> _Task prompt_: Extract every line of the data below and reproduce each one without changing anything.

Entries in the collection:
☆ ☆ ☆
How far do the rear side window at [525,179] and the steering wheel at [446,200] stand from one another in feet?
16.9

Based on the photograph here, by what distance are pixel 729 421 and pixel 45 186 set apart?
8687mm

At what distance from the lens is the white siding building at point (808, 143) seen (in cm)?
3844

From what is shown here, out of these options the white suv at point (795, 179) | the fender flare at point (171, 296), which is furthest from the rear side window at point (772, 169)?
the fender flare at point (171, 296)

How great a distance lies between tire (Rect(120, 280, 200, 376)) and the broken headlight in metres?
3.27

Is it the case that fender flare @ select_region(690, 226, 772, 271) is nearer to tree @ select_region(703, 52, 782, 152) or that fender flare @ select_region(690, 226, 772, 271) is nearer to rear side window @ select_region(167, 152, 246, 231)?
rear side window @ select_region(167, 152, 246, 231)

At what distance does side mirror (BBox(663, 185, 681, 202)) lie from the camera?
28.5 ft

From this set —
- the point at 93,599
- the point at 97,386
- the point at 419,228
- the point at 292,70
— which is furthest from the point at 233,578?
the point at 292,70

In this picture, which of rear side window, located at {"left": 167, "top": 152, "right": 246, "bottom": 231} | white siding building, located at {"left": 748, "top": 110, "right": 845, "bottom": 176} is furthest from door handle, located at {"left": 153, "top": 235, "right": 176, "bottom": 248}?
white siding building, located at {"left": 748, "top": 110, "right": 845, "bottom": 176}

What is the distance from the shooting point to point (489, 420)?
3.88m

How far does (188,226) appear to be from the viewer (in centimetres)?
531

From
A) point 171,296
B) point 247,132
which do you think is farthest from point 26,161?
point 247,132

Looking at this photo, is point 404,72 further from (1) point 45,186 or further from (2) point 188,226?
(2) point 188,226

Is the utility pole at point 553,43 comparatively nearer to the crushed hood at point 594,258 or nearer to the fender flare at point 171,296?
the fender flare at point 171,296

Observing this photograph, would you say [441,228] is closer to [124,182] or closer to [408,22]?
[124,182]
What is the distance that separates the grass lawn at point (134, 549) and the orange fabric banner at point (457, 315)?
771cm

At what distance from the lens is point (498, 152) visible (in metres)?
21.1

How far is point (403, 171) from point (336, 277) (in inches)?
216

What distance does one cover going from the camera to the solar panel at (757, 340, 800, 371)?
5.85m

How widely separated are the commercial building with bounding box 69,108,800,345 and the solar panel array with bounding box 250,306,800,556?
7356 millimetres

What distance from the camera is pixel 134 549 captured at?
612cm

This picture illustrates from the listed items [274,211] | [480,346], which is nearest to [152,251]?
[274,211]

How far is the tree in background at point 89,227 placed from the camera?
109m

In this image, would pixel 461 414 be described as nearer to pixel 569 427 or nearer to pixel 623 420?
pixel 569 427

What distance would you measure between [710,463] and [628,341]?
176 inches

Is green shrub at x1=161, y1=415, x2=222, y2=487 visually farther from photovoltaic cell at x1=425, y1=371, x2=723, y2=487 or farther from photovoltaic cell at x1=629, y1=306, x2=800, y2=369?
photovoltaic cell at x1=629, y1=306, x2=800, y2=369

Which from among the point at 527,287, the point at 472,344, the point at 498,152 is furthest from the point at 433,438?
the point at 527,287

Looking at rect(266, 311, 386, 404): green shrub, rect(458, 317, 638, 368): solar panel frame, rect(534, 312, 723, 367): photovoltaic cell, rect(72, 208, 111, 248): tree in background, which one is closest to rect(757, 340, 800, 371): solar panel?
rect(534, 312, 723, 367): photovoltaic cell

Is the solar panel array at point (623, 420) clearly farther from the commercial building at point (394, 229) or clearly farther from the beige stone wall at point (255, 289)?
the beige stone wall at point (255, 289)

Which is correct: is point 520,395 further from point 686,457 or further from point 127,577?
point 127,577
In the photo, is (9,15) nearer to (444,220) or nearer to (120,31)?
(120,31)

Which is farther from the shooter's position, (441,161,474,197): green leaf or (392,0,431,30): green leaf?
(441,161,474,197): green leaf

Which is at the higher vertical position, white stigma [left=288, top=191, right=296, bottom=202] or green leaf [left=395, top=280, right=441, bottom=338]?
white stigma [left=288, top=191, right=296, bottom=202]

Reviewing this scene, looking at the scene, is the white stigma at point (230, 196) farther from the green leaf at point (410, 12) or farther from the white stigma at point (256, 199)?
☆ ☆ ☆
> _Answer to this problem_:
How far do the rear side window at [525,179] and the steering wheel at [446,200] stand from one another in feet?
16.9

Based on the photograph here, by what distance are pixel 729 421 and pixel 45 186 set apart?
8687mm

At what distance from the lens is the white siding building at point (808, 143) seen (in cm)?
3844

From what is shown here, out of these options the white suv at point (795, 179) | the fender flare at point (171, 296), which is furthest from the rear side window at point (772, 169)?
the fender flare at point (171, 296)

How great a distance lies between tire (Rect(120, 280, 200, 376)) and the broken headlight in metres?
3.27

Is it the case that fender flare @ select_region(690, 226, 772, 271) is nearer to tree @ select_region(703, 52, 782, 152) or that fender flare @ select_region(690, 226, 772, 271) is nearer to rear side window @ select_region(167, 152, 246, 231)?
rear side window @ select_region(167, 152, 246, 231)

At what distance does side mirror (BBox(663, 185, 681, 202)) lie from the camera?
28.5 ft

From this set —
- the point at 93,599
- the point at 97,386
- the point at 419,228
- the point at 292,70
— which is furthest from the point at 233,578?
the point at 292,70

In this picture, which of rear side window, located at {"left": 167, "top": 152, "right": 246, "bottom": 231} | white siding building, located at {"left": 748, "top": 110, "right": 845, "bottom": 176} is furthest from door handle, located at {"left": 153, "top": 235, "right": 176, "bottom": 248}?
white siding building, located at {"left": 748, "top": 110, "right": 845, "bottom": 176}

What is the distance from the shooting point to point (489, 420)?
3.88m

How far does (188,226) appear to be from the viewer (in centimetres)?
531

From
A) point 171,296
B) point 247,132
which do you think is farthest from point 26,161?
point 247,132

Looking at this photo, is point 404,72 further from (1) point 45,186 or further from (2) point 188,226?
(2) point 188,226

Is the utility pole at point 553,43 comparatively nearer to the crushed hood at point 594,258 or nearer to the fender flare at point 171,296?
the fender flare at point 171,296

Observing this photograph, would you say [441,228] is closer to [124,182] or closer to [408,22]?
[124,182]
What is the distance that separates the grass lawn at point (134, 549) and the orange fabric banner at point (457, 315)?
771cm

At what distance from the lens is point (498, 152) visible (in metres)?
21.1

How far is point (403, 171) from point (336, 277) (in inches)?
216

What distance does one cover going from the camera to the solar panel at (757, 340, 800, 371)?
5.85m

How widely separated are the commercial building with bounding box 69,108,800,345 and the solar panel array with bounding box 250,306,800,556?
7356 millimetres

What distance from the camera is pixel 134 549 captured at?
612cm

This picture illustrates from the listed items [274,211] | [480,346], which is nearest to [152,251]?
[274,211]

How far is the tree in background at point 89,227 placed from the camera?
109m

In this image, would pixel 461 414 be described as nearer to pixel 569 427 or nearer to pixel 623 420?
pixel 569 427

What distance would you measure between [710,463] and [628,341]?
176 inches

Is green shrub at x1=161, y1=415, x2=222, y2=487 visually farther from photovoltaic cell at x1=425, y1=371, x2=723, y2=487 or farther from photovoltaic cell at x1=629, y1=306, x2=800, y2=369?
photovoltaic cell at x1=629, y1=306, x2=800, y2=369

Which from among the point at 527,287, the point at 472,344, the point at 498,152 is furthest from the point at 433,438?
the point at 527,287

Looking at rect(266, 311, 386, 404): green shrub, rect(458, 317, 638, 368): solar panel frame, rect(534, 312, 723, 367): photovoltaic cell, rect(72, 208, 111, 248): tree in background, which one is closest to rect(757, 340, 800, 371): solar panel?
rect(534, 312, 723, 367): photovoltaic cell

Is the solar panel array at point (623, 420) clearly farther from the commercial building at point (394, 229) or clearly farther from the beige stone wall at point (255, 289)?
the beige stone wall at point (255, 289)

Which is correct: is point 520,395 further from point 686,457 or further from point 127,577?
point 127,577
In the photo, is (9,15) nearer to (444,220) or nearer to (120,31)?
(120,31)

Which is farther from the shooter's position, (441,161,474,197): green leaf or (392,0,431,30): green leaf?
(441,161,474,197): green leaf

Which is at the higher vertical position, white stigma [left=288, top=191, right=296, bottom=202] or green leaf [left=395, top=280, right=441, bottom=338]?
white stigma [left=288, top=191, right=296, bottom=202]

Reviewing this scene, looking at the scene, is the white stigma at point (230, 196) farther from the green leaf at point (410, 12) or farther from the white stigma at point (256, 199)?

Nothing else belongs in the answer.